STATED GOAL:
Copy the stretch of lines from the one containing "Does pixel 361" through the last line, both included, and keep the requests. Shift every pixel coordinate in the answers by -57.

EXTRACTED RECORDS:
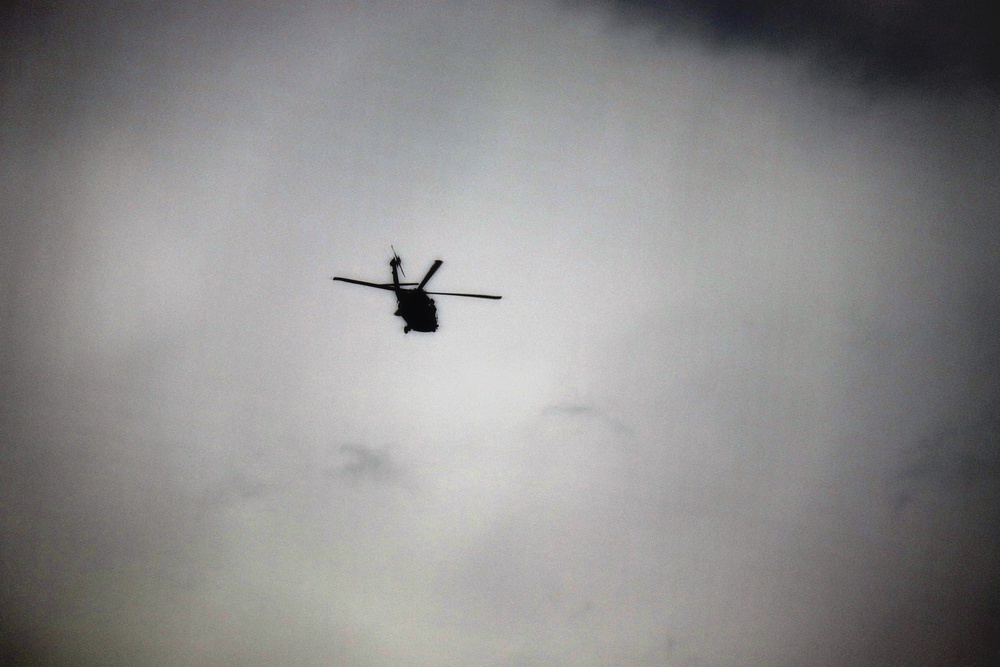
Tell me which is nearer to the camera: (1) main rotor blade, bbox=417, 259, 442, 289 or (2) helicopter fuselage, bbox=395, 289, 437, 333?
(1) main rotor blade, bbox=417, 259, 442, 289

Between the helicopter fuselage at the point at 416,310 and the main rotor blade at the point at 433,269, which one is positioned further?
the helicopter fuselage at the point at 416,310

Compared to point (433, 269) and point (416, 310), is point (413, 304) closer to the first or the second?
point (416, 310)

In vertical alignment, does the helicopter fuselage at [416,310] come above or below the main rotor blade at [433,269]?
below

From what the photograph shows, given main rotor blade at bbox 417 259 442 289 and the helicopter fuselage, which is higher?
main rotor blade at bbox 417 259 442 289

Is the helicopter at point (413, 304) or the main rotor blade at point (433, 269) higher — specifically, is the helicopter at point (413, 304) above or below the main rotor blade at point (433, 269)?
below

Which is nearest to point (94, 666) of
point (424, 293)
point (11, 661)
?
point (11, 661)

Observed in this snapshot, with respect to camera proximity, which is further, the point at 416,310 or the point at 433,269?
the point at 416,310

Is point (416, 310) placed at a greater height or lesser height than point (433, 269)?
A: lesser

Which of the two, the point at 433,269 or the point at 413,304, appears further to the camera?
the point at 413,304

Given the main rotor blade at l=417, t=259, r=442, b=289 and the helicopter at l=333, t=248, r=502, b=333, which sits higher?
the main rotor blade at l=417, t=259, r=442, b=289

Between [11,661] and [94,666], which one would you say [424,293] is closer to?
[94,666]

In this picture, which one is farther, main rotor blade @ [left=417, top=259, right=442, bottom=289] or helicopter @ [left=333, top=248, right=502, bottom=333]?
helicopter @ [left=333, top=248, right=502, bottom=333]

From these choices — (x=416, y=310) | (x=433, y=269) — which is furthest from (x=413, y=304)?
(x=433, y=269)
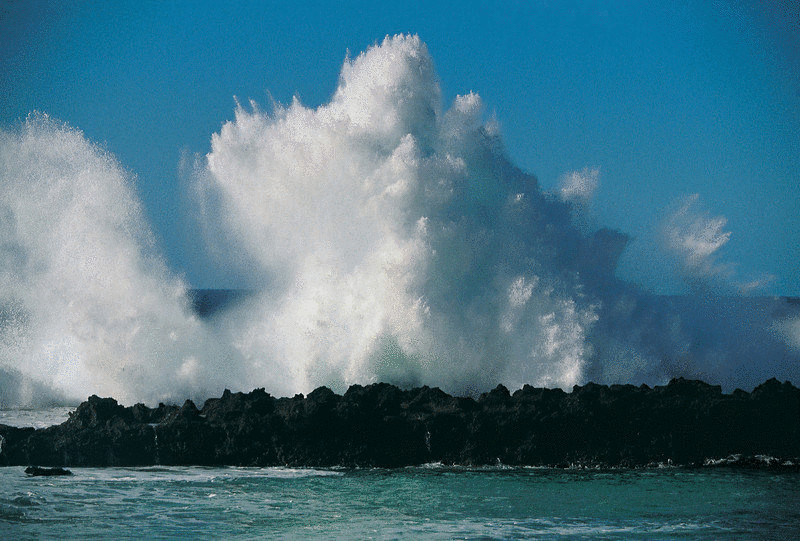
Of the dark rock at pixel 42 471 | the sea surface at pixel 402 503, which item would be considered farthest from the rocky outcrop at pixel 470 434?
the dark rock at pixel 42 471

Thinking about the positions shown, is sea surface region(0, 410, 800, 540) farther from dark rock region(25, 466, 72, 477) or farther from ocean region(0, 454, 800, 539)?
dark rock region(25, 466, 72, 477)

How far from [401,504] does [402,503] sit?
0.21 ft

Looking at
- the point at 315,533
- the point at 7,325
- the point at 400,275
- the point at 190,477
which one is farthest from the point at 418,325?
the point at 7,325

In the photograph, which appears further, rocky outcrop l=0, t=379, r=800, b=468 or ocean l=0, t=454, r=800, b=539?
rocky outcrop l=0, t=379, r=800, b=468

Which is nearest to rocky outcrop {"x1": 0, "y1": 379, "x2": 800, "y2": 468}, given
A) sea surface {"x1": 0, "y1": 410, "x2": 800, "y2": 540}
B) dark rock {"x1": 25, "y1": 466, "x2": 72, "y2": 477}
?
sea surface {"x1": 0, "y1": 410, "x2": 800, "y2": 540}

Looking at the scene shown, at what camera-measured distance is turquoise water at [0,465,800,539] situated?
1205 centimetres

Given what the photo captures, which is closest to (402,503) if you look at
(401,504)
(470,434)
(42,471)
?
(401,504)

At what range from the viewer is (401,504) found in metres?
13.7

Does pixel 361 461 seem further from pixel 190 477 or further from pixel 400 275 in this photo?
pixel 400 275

RESPONSE TO THE EXERCISE:
Does pixel 361 461 seem further from pixel 190 477 or further from pixel 400 275 in this photo?
pixel 343 218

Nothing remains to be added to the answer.